No. 223.
Mr. Blaine to Mr. Noyes.

No. 342.]

Sir: Your No. 439, relating your action with respect to the late decree of the French Government prohibiting the importation of American pork into France, has been received. I have pleasure in approving your course, and I trust that your discreet and conciliatory efforts towards procuring such modification of the enforcement of the decree as will relieve legitimate commerce from a sudden and disastrous check may be successful.

The publication in the London Times on the 19th of February ultimo, of a report made in December last, by the then acting British consul at Philadelphia, has occasioned widespread alarm, and given rise to correspondence with the British legation here, and with the boards of trade of the great pork producing and shipping centers. Mr. Crump’s report, besides stating that “immense mortality among swine by a disease known as hog cholera” exists (from which disease 700,000 head are stated to have died in Illinois during the past year), proceeds to confound that disease with the entirely distinct disorder of trichinosis, of which latter he relates certain horrible examples.

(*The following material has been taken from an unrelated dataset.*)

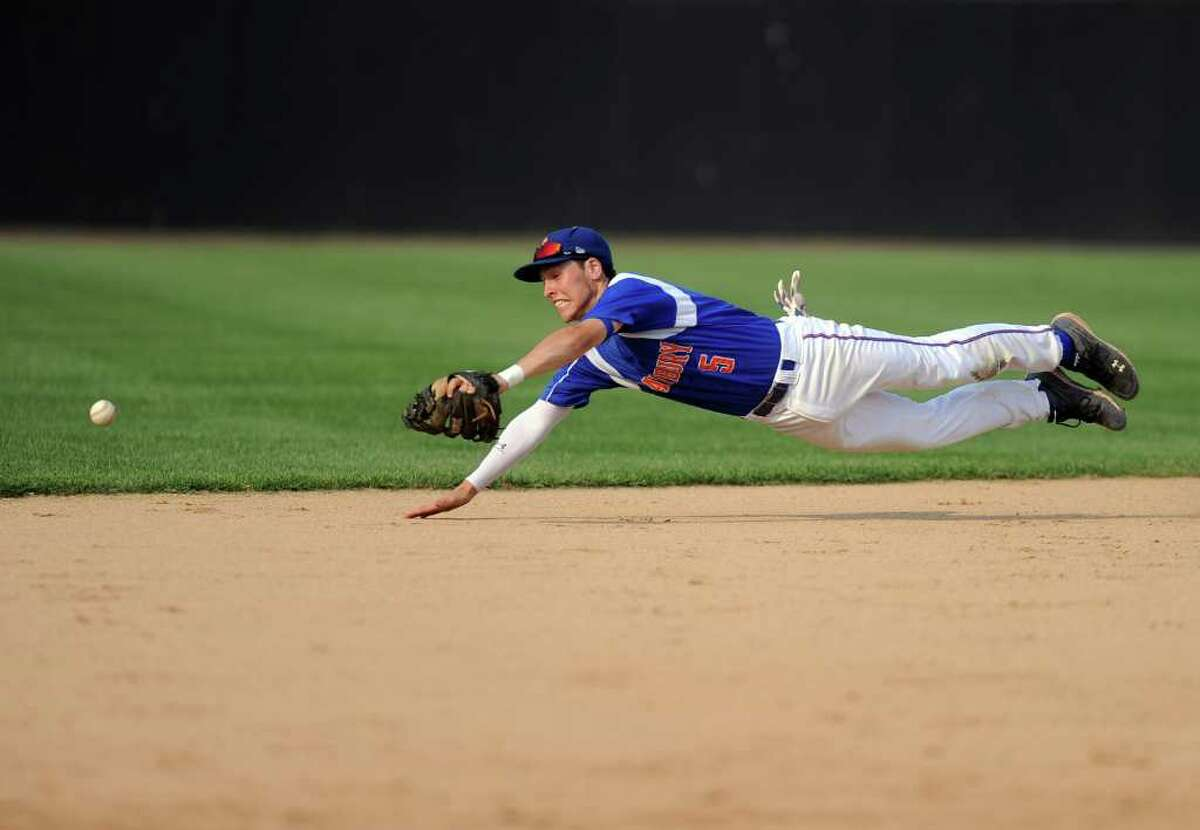Danbury's Robbie Meerman dives for a ball during Thursday's FCIAC semifinal game at the Arena at Harbor Yard on May 26, 2011.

The most searching investigation fails to show the basis of these published statements. While the mortality among very young swine from the so-called hog cholera has been less than for several years past, the health of the full-grown hogs (which are alone packed as pork) has never been better in the great producing States, and the absence of communicable diseases among them has been most noteworthy.

In view of all the facts accessible to it, this Department cannot but reach the conviction that the good faith of the British representative at Philadelphia has been imposed upon by designing speculators to the great injury of legitimate trade.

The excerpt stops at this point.